When it rains, Mexico floods: What you need to know about tropical storms

A series of tropical storms hit Mexico in recent weeks, killing at least 21 people and leaving at least 40 others missing.

It was the third major storm to hit the country this year, and a first since October 2018.

The most recent was a Category 4 storm that hit on October 12.

Mexico City has seen four tropical storm seasons in its history, and there have been at least 11 in 2016.

This year was no different, with three of the four storms being hurricanes, according to the National Hurricane Center.

Mexico’s capital has seen some of the strongest hurricanes in the world, according, and is considered the epicenter of a severe storm system, which typically has winds of 150 miles per hour or more.

The storm also hit Mexico City’s eastern side and flooded major highways and blocked major roads.

The city had to shut down many streets in the capital.

On Wednesday, a series of severe storms hit the southern states of Chiapas and Tamaulipas, with several of the storms bringing flooding and damage to homes and businesses.

In Tamau, a tourist resort town in Tamaula state, an apartment building was destroyed by heavy rain.
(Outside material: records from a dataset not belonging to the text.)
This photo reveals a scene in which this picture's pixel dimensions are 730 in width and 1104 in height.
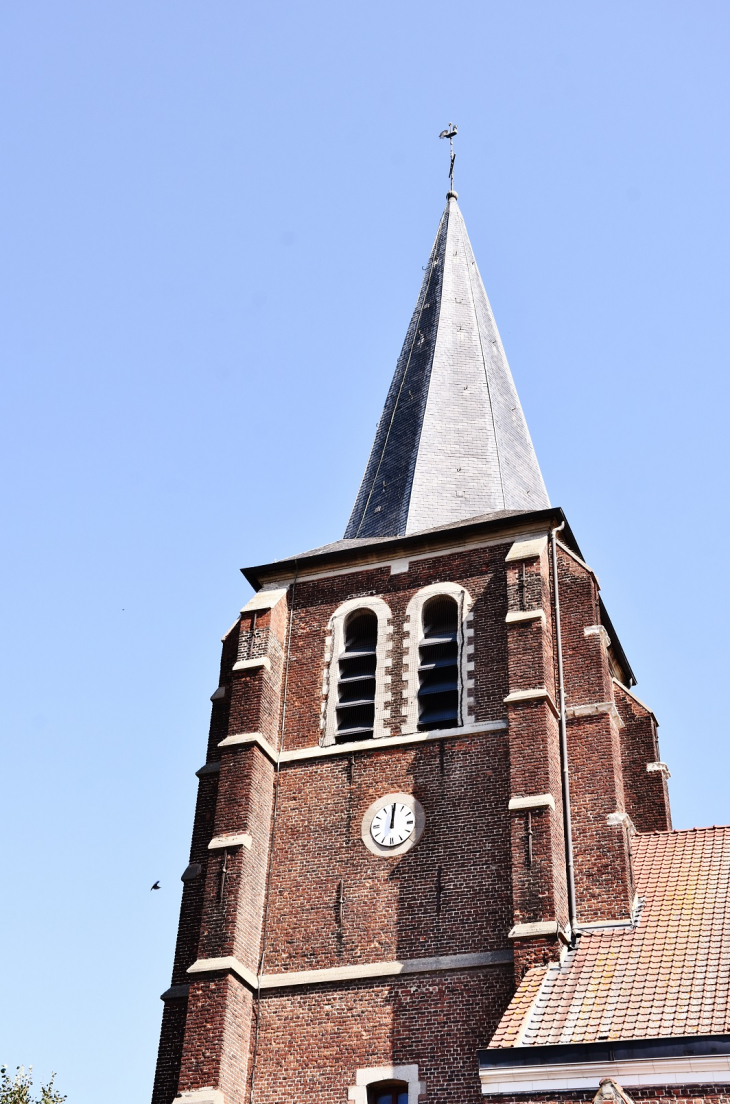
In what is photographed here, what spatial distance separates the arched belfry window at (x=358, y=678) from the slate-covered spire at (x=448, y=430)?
6.26 ft

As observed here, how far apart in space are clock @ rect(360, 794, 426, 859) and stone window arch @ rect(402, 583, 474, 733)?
1.15 m

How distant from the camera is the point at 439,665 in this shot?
20344 millimetres

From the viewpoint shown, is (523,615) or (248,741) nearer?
(523,615)

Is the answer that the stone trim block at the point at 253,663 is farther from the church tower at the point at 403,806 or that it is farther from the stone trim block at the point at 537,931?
the stone trim block at the point at 537,931

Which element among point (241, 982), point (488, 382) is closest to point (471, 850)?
point (241, 982)

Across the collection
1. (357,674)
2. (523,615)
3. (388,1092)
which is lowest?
(388,1092)

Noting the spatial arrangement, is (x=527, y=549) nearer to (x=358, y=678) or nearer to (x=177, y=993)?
(x=358, y=678)

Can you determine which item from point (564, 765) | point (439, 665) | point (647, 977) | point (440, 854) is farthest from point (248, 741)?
point (647, 977)

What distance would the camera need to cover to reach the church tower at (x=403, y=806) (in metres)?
17.2

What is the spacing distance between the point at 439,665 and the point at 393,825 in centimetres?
257

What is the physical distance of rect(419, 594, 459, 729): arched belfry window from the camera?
782 inches

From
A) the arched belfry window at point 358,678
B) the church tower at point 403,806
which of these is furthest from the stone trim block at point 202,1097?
the arched belfry window at point 358,678

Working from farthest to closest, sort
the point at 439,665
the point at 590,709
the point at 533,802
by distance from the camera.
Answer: the point at 439,665, the point at 590,709, the point at 533,802

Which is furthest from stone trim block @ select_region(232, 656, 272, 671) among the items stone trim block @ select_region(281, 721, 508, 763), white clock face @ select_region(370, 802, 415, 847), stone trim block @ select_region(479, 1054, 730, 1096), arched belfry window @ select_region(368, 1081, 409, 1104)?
stone trim block @ select_region(479, 1054, 730, 1096)
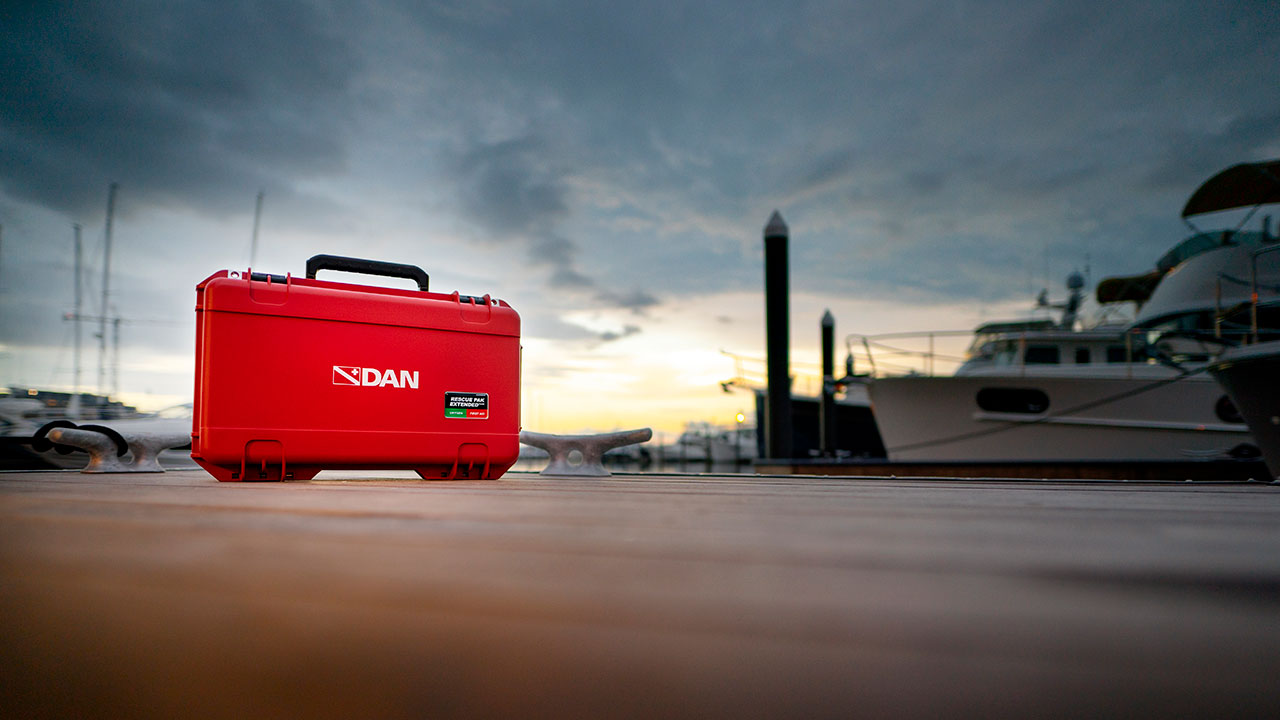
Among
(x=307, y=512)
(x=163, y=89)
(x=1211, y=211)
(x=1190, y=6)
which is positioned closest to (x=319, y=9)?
(x=163, y=89)

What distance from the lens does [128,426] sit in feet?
8.61

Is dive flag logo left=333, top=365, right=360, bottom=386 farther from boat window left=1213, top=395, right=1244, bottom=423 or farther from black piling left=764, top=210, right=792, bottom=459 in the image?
boat window left=1213, top=395, right=1244, bottom=423

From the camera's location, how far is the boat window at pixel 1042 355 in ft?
36.9

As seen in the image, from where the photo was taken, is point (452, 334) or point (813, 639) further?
point (452, 334)

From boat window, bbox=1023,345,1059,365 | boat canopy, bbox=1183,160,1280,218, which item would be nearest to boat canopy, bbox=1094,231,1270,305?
boat canopy, bbox=1183,160,1280,218

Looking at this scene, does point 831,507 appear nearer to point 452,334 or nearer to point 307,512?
point 307,512

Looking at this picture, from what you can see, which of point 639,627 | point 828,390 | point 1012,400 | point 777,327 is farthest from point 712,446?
point 639,627

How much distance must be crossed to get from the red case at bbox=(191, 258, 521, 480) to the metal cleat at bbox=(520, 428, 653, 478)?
0.47 meters

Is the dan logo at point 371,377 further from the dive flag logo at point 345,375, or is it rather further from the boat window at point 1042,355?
the boat window at point 1042,355

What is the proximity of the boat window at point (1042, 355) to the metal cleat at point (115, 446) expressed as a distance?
12.6m

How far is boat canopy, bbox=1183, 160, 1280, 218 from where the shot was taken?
357 inches

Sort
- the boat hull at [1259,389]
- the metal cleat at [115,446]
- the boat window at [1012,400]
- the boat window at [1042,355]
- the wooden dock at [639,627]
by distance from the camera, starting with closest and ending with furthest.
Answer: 1. the wooden dock at [639,627]
2. the metal cleat at [115,446]
3. the boat hull at [1259,389]
4. the boat window at [1012,400]
5. the boat window at [1042,355]

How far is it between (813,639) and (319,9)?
15964mm

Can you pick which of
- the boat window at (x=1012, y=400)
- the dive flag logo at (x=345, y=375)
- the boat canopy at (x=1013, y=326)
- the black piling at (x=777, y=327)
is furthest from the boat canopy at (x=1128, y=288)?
the dive flag logo at (x=345, y=375)
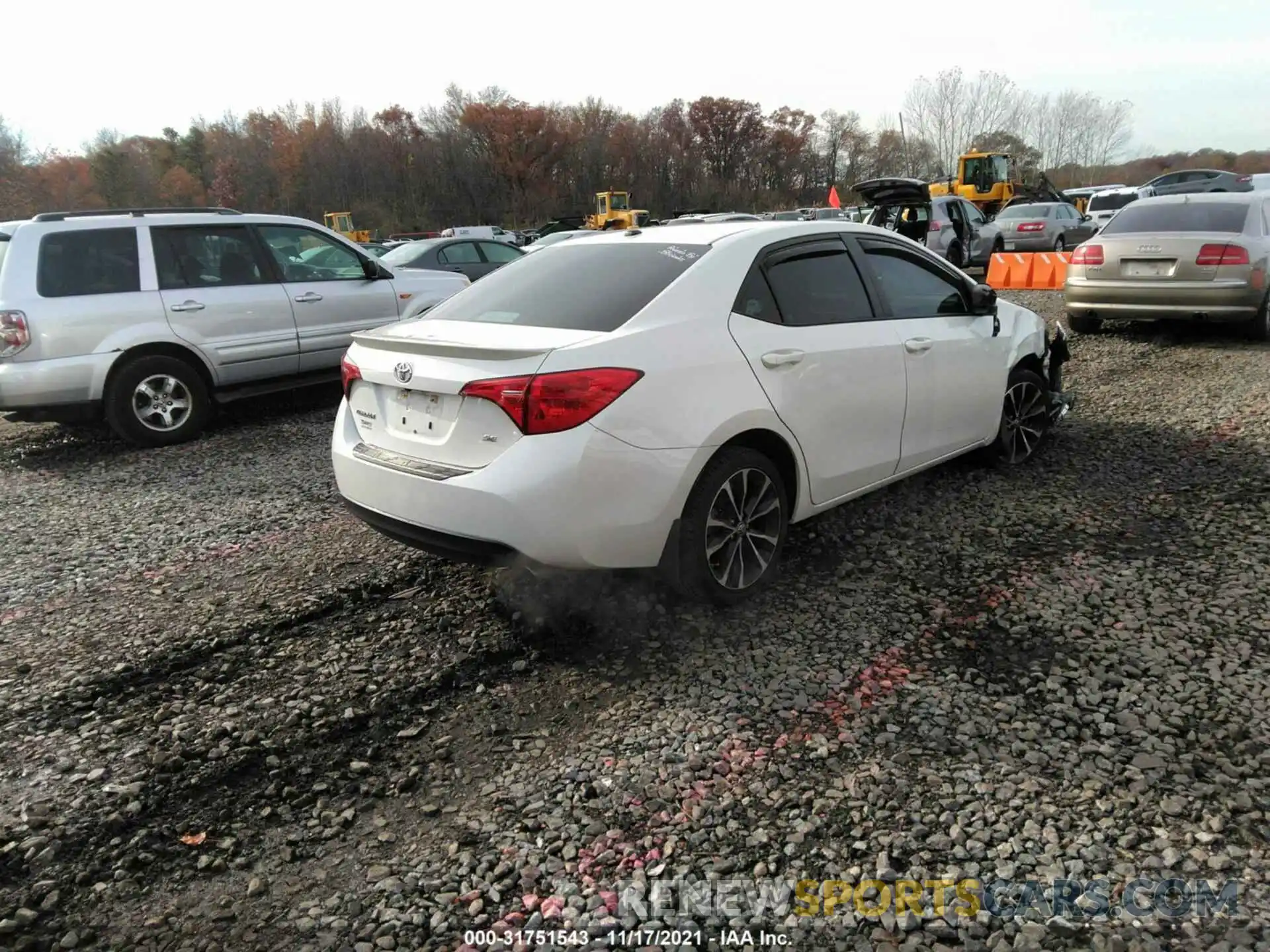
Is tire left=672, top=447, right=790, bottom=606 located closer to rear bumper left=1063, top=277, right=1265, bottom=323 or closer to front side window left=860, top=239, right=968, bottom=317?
front side window left=860, top=239, right=968, bottom=317

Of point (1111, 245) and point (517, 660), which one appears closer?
point (517, 660)

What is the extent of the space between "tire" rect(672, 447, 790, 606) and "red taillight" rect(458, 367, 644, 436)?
2.00 ft

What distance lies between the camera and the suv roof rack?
7113 mm

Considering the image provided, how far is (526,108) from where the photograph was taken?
75125 millimetres

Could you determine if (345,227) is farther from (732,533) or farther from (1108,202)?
(732,533)

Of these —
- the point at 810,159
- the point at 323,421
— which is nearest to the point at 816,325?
the point at 323,421

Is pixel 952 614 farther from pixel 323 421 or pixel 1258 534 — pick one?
pixel 323 421

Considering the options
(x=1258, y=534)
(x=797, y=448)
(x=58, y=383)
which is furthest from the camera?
(x=58, y=383)

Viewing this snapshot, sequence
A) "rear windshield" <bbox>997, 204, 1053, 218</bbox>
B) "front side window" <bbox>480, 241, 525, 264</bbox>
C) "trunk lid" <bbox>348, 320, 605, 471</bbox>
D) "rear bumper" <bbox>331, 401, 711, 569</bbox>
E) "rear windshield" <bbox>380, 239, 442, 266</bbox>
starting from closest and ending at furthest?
1. "rear bumper" <bbox>331, 401, 711, 569</bbox>
2. "trunk lid" <bbox>348, 320, 605, 471</bbox>
3. "rear windshield" <bbox>380, 239, 442, 266</bbox>
4. "front side window" <bbox>480, 241, 525, 264</bbox>
5. "rear windshield" <bbox>997, 204, 1053, 218</bbox>

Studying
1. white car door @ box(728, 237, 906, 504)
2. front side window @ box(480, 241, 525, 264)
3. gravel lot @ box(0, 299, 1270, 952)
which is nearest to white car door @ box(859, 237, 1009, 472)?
white car door @ box(728, 237, 906, 504)

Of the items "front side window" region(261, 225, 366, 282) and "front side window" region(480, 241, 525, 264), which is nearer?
"front side window" region(261, 225, 366, 282)

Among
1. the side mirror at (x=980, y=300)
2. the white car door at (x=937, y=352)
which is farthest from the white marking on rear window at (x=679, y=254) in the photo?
the side mirror at (x=980, y=300)

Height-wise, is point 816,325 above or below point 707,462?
above

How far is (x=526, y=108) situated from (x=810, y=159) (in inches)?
1210
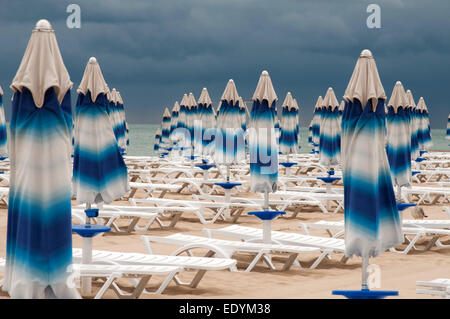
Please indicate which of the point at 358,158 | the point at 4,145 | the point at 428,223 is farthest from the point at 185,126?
the point at 358,158

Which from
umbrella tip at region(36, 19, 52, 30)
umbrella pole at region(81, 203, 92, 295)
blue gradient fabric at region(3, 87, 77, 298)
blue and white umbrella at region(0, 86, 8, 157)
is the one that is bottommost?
umbrella pole at region(81, 203, 92, 295)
On Thursday, the National Weather Service issued a tropical storm warning for Tamaue in southern Mexico.

In the state of Oaxaca, which includes Oaxalco, Tamaalpas and Jalisco states, at least 12 people were killed and dozens more injured in landslides.

In Jalisco, the death toll rose to 19.

More than 80 percent of Mexico’s rivers are in danger of becoming impassable, and the National Hydrological Institute says the state’s water resources could be at risk if the rains continue.